The Bank of Thailand insists its inclusion on the US Treasury watch list is due to trade surpluses and will not hinder its ability to stabilise the Baht.
The Bank of Thailand (BOT) has moved to calm market concerns after the United States returned the kingdom to its "Monitoring List" for currency practices.
Central bank officials stated on Friday that the move was expected and will not obstruct their mandate to maintain the stability of the Thai Baht.
The US Treasury’s latest semi-annual report, published on Thursday, highlighted Thailand’s current account surplus, which reached 3.8% of GDP between July 2024 and June 2025.
This exceeded the 3% threshold set by Washington, placing Thailand alongside nine other major economies—including Japan, South Korea, Germany, and Singapore—under heightened scrutiny.
Chayawadee Chai-anant, assistant governor and BOT spokesperson, clarified that Thailand met two of the US Treasury’s three criteria: a significant trade surplus with the US and a global current account surplus.
"This is not a new situation for us," Chayawadee told reporters. "Thailand was on this list previously between 2020 and 2021 for several cycles.
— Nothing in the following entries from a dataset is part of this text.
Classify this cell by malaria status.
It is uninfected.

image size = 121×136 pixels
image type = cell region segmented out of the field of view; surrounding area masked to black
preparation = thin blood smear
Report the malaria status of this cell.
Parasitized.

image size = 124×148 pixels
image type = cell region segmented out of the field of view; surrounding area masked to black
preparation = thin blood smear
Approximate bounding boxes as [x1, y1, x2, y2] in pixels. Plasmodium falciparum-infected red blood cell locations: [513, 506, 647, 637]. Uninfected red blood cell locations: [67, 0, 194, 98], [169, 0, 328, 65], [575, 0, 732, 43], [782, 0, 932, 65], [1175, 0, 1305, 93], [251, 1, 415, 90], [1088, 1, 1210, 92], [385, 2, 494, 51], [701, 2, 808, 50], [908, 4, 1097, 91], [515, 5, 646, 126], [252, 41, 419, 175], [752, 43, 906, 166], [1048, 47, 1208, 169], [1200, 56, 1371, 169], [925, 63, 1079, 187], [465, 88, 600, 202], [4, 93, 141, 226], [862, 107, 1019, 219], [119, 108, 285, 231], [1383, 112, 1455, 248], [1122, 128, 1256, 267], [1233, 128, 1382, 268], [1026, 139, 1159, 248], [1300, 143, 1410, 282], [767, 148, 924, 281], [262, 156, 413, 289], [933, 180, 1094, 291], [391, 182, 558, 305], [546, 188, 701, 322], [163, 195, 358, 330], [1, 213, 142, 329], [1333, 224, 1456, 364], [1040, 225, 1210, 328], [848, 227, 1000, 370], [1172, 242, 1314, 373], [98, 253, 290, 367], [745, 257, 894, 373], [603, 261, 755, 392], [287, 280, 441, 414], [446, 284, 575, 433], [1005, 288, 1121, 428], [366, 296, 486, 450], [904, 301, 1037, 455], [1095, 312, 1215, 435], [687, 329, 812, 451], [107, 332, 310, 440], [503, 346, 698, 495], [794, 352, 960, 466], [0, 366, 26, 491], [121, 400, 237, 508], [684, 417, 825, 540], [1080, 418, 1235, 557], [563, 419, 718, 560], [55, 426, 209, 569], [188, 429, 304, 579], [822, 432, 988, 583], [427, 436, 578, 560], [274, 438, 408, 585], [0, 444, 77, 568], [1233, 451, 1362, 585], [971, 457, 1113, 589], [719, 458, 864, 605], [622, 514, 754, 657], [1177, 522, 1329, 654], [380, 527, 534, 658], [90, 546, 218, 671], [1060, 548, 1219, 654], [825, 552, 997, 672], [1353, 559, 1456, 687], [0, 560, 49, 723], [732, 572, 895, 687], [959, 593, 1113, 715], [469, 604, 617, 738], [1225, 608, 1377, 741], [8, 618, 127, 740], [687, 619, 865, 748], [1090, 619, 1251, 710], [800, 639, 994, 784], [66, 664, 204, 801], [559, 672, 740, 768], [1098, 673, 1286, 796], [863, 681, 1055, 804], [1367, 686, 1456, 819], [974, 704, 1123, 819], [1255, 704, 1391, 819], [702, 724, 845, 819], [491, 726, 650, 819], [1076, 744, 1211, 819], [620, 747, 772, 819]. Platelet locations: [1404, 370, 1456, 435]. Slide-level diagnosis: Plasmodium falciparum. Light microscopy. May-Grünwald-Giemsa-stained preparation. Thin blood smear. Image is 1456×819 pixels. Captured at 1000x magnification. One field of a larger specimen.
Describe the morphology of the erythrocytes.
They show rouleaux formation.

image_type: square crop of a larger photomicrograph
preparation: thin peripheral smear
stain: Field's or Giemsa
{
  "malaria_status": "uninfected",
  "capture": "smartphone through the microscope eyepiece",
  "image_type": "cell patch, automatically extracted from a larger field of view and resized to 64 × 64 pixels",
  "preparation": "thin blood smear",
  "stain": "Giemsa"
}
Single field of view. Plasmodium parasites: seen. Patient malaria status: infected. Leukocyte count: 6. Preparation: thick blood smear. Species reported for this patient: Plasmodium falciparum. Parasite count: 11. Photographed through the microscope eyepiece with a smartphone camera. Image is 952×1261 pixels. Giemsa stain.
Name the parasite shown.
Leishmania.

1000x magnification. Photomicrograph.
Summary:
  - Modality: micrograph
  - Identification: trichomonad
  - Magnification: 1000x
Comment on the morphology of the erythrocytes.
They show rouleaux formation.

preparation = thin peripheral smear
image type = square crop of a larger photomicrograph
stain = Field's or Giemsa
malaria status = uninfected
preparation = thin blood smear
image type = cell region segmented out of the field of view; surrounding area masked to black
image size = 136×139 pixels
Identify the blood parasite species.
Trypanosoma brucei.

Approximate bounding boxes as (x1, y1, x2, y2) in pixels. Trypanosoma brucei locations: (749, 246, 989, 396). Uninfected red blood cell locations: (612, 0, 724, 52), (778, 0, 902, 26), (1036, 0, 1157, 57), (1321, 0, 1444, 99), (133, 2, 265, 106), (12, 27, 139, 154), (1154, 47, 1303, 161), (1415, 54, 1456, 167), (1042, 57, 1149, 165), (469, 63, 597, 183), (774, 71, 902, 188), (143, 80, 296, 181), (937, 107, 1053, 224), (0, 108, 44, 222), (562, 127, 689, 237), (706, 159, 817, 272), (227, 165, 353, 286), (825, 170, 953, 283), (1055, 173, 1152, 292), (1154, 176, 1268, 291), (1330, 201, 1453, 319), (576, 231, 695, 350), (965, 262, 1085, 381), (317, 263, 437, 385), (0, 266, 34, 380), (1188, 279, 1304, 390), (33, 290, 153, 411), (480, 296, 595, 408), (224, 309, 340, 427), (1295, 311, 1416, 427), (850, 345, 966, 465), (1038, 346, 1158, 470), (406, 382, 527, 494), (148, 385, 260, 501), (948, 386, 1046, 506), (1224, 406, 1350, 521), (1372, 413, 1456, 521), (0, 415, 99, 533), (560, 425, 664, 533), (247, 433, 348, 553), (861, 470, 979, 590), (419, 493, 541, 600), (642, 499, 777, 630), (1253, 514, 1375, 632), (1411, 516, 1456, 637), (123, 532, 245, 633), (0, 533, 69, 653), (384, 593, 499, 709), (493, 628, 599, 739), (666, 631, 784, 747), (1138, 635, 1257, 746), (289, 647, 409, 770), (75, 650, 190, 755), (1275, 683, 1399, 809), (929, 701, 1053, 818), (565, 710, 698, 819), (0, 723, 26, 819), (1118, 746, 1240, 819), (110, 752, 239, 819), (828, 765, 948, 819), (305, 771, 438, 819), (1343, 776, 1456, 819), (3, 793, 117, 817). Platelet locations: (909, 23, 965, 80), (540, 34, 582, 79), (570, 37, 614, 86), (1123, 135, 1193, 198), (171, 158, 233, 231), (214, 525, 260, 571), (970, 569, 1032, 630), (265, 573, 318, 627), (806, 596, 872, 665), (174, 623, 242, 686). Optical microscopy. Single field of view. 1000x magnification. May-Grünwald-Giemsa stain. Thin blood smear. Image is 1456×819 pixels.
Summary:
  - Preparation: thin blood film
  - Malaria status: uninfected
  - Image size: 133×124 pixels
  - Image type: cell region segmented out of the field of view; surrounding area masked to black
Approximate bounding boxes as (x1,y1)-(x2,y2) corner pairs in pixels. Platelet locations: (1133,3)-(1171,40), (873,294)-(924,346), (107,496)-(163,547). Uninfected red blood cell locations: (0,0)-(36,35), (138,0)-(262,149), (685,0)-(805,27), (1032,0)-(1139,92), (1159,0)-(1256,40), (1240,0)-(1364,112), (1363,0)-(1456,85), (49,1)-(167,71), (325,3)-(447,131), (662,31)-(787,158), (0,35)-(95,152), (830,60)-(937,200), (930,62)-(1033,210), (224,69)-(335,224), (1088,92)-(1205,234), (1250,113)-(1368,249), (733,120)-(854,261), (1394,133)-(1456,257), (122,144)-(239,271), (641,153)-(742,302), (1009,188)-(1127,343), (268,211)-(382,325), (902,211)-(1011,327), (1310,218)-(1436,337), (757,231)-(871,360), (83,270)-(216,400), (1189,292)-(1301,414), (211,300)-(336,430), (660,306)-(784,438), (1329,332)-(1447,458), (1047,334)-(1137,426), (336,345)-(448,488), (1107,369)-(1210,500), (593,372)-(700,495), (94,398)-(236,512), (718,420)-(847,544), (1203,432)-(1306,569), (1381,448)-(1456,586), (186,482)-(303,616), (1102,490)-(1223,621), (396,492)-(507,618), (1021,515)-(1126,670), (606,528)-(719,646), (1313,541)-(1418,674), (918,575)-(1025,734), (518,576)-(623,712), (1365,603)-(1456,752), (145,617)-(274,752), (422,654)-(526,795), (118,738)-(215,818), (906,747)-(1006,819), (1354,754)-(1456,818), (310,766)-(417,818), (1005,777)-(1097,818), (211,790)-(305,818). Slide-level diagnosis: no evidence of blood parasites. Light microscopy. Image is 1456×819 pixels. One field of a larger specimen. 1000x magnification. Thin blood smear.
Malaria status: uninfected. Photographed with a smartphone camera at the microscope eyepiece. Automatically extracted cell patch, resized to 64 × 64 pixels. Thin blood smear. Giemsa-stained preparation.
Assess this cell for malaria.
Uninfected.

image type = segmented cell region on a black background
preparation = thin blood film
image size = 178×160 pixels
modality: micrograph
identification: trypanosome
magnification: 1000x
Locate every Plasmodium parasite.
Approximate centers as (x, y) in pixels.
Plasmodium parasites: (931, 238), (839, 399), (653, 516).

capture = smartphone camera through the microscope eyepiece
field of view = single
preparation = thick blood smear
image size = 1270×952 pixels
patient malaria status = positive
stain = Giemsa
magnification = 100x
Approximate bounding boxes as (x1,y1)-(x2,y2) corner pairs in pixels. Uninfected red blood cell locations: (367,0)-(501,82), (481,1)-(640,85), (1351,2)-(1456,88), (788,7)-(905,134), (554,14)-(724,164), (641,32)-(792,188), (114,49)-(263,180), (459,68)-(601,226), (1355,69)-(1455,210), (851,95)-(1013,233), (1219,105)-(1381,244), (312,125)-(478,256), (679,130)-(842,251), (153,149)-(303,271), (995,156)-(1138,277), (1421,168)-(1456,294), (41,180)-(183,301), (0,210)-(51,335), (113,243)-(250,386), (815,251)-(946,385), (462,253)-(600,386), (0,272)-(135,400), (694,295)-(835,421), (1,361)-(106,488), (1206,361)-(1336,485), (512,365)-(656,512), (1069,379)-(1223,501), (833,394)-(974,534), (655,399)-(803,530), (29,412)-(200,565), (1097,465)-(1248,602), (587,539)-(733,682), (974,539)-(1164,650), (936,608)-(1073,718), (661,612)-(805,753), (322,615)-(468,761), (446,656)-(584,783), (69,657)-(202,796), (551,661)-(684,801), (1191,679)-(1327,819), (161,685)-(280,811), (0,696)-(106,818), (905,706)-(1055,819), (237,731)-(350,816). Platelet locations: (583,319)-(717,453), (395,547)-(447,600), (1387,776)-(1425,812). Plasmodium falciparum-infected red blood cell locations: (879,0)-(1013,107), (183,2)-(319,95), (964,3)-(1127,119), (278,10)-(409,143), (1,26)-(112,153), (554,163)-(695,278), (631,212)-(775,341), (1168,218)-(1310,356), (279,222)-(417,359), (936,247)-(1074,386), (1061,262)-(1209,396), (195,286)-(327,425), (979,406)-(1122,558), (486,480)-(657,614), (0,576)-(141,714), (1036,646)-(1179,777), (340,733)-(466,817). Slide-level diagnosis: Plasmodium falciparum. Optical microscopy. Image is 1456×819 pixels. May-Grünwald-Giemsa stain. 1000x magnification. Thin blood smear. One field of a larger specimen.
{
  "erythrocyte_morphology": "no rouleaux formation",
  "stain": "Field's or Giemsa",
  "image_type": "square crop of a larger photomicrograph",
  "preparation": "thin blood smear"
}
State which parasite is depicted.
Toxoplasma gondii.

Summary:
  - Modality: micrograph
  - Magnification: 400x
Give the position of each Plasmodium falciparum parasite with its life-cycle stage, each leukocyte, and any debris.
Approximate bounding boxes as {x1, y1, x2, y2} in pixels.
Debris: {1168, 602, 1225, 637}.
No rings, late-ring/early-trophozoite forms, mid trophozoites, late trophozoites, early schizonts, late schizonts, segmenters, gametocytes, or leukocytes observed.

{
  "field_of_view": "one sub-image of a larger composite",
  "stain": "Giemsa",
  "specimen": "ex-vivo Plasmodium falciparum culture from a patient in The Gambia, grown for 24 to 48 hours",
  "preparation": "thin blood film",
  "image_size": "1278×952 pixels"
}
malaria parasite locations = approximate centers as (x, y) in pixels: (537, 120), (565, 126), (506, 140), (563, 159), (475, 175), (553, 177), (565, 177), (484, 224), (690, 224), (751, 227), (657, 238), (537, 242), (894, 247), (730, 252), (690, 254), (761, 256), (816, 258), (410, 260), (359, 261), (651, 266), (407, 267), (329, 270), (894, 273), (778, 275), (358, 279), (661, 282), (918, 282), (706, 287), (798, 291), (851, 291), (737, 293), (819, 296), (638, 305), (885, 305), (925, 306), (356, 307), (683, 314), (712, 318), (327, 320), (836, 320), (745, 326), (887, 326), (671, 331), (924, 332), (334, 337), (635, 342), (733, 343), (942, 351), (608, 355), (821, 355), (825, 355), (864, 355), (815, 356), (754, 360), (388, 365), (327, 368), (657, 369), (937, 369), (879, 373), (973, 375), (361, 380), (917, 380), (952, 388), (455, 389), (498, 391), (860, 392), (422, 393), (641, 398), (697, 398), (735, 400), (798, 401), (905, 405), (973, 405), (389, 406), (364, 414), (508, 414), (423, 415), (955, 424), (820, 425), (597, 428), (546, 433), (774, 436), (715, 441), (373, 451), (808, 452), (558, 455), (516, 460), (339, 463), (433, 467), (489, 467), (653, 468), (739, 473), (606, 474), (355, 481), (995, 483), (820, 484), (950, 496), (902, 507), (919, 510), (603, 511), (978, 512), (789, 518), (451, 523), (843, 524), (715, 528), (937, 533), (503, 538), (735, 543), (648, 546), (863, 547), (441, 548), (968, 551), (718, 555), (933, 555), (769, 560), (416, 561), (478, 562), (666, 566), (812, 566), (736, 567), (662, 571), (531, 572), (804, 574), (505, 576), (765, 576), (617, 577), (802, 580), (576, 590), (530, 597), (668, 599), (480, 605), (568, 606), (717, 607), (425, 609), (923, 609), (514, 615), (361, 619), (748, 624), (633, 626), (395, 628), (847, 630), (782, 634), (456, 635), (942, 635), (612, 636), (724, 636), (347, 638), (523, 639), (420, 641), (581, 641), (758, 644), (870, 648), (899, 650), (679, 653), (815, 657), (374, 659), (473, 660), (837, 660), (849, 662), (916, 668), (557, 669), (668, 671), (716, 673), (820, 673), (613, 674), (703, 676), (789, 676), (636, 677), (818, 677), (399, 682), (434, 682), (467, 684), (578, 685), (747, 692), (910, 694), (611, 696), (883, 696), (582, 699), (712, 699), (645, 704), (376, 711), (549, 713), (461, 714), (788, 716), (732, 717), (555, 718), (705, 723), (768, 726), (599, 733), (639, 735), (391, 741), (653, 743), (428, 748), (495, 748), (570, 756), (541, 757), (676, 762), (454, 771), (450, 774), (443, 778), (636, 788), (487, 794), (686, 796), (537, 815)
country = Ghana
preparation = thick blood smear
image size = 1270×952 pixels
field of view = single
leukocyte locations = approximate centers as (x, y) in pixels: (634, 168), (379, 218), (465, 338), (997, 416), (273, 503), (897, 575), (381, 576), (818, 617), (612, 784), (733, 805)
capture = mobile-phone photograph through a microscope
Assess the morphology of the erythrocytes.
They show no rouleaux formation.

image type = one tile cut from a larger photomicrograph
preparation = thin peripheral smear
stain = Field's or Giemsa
We maintain an open, transparent dialogue and exchange data with the US Treasury at all times."
Maintaining Policy Flexibility
A key concern for investors is whether the US designation will prevent the BOT from intervening to curb the Baht’s volatility.
However, the BOT insists its policy remains "two-sided," meaning it intervenes to manage both rapid appreciation and depreciation rather than steering the currency in a single direction to gain a trade advantage.
"The US evaluation focuses on the net value of interventions," Chayawadee explained. "Because we manage the Baht in both directions to reduce volatility, we retain sufficient 'room' and flexibility to ensure the exchange rate remains in line with economic fundamentals without breaching strict US criteria."
Following the report's release, the BOT noted that financial markets showed no negative reaction, suggesting the move was already anticipated by investors.
Low Risk of ‘Manipulator’ Label
The BOT has largely dismissed the risk of Thailand being formally labelled a "Currency Manipulator"—a designation that could trigger formal sanctions.
Officials noted that the global financial context has shifted away from fixed exchange rates, and the latest US report did not apply the label to any of its trading partners.
"As long as we focus on reducing volatility and maintain our two-sided management, we can justify the necessity of our actions for financial stability," Chayawadee said. "It is important to note that in this latest report, no country was designated as a currency manipulator."
Future Outlook and Trade Concerns
The US evaluates its partners twice a year on a staggering six-month basis.
The next review will cover January to December 2025, with the report expected in mid-2026.
Given Thailand’s persistent trade and current account surpluses—currently sitting at approximately $17.7 billion—it is likely the kingdom will remain on the list for the foreseeable future.
Regarding fears that this could lead to new import tariffs, the BOT emphasised that currency monitoring and trade negotiations (handled by the US Trade Representative) are separate, parallel processes.
The bank concluded that the scrutiny is unlikely to impact trade talks, as the list is a monitoring tool rather than a punitive measure.